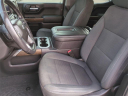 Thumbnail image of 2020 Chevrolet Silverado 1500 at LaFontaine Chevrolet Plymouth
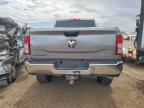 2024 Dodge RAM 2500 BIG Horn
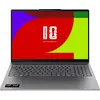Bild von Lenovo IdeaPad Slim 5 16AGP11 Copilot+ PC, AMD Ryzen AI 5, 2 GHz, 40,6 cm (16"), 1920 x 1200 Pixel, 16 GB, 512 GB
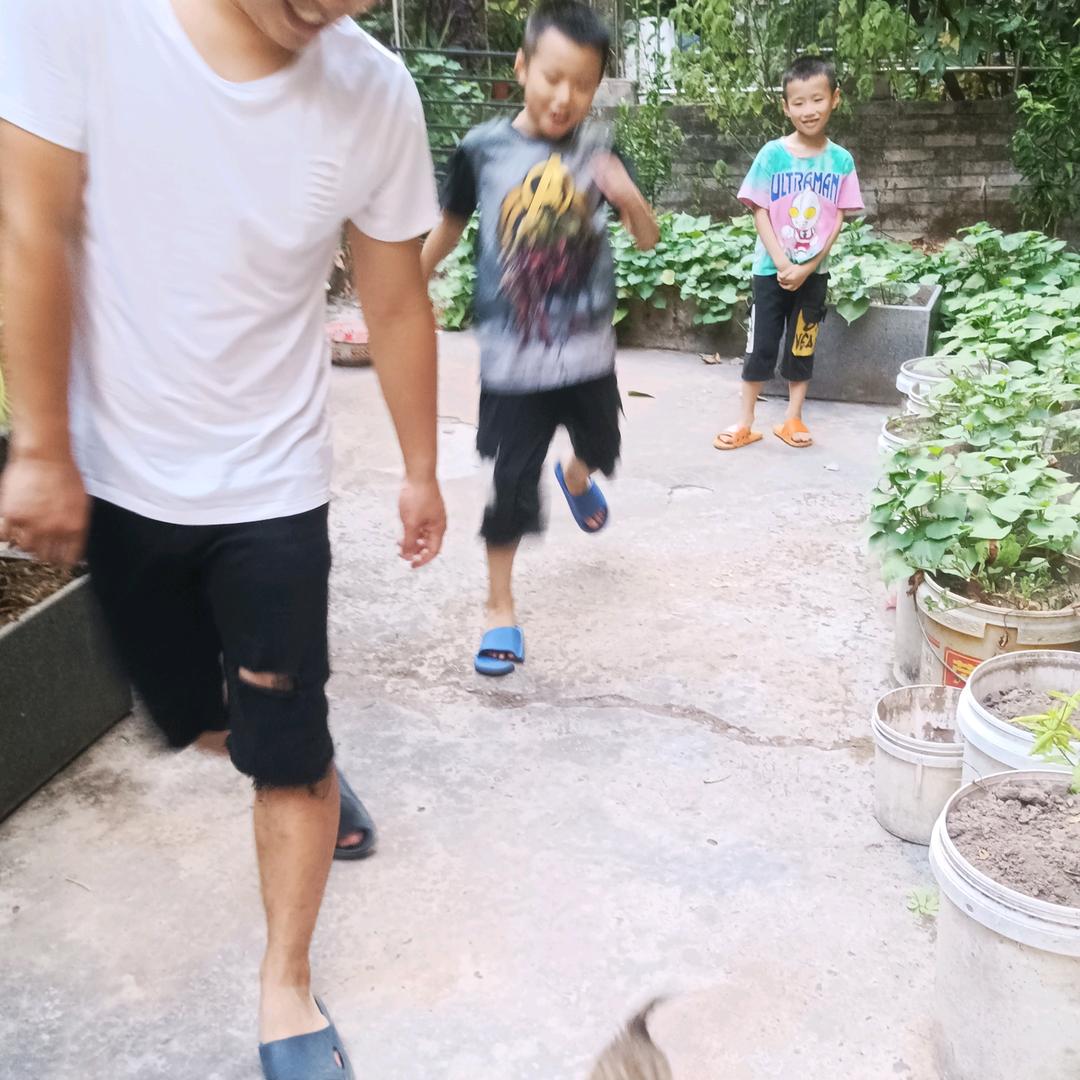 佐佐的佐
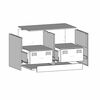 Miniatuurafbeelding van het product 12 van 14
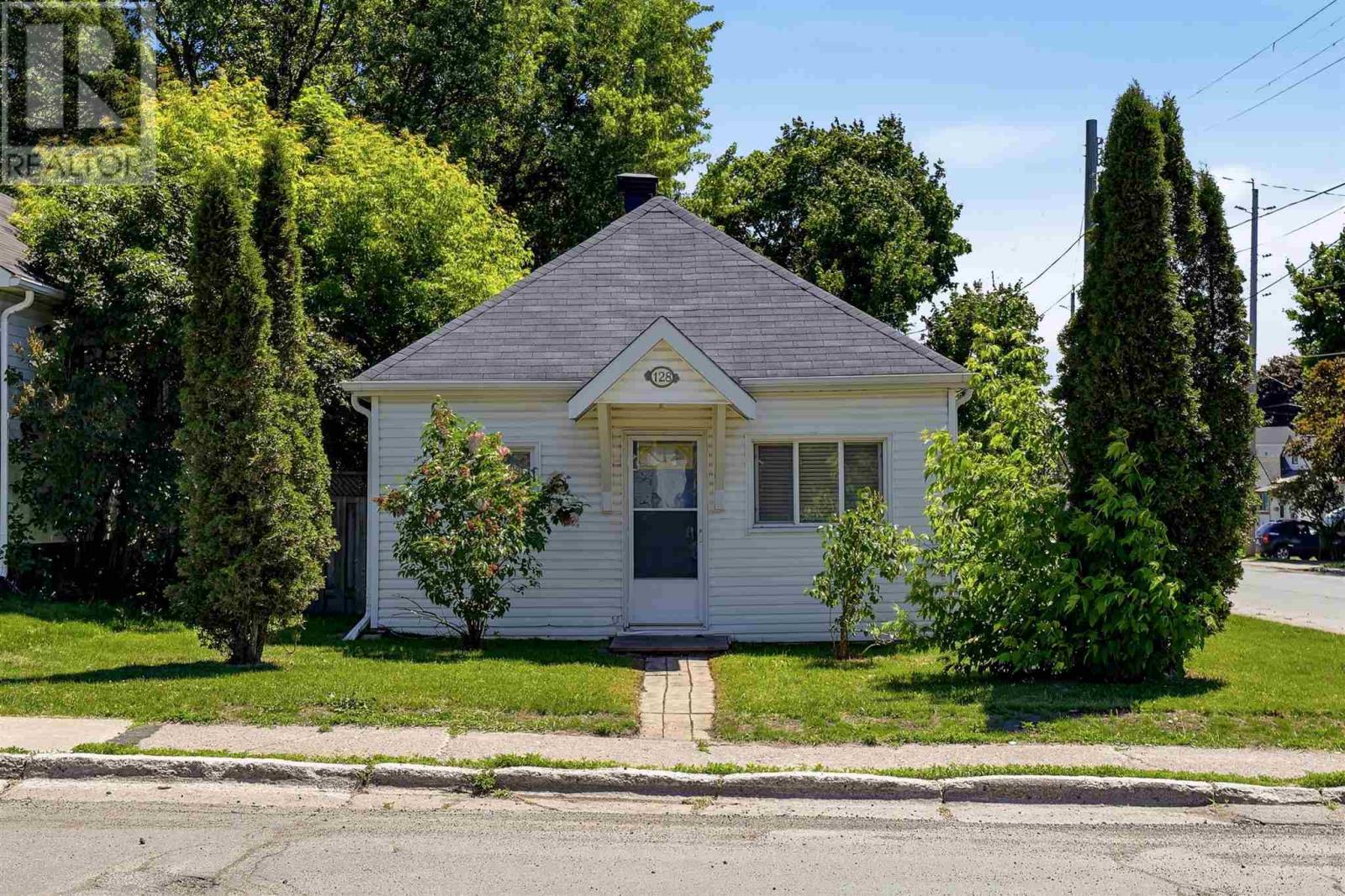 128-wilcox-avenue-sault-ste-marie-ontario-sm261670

YOUR INSTRUCTIONS
Copy the text of all six entries above word for word, leaving out the pictures.

OUTPUT OF THE TASK
 Thumbnail image of 2020 Chevrolet Silverado 1500 at LaFontaine Chevrolet Plymouth
 2024 Dodge RAM 2500 BIG Horn
Bild von Lenovo IdeaPad Slim 5 16AGP11 Copilot+ PC, AMD Ryzen AI 5, 2 GHz, 40,6 cm (16"), 1920 x 1200 Pixel, 16 GB, 512 GB
 佐佐的佐
 Miniatuurafbeelding van het product 12 van 14
 128-wilcox-avenue-sault-ste-marie-ontario-sm261670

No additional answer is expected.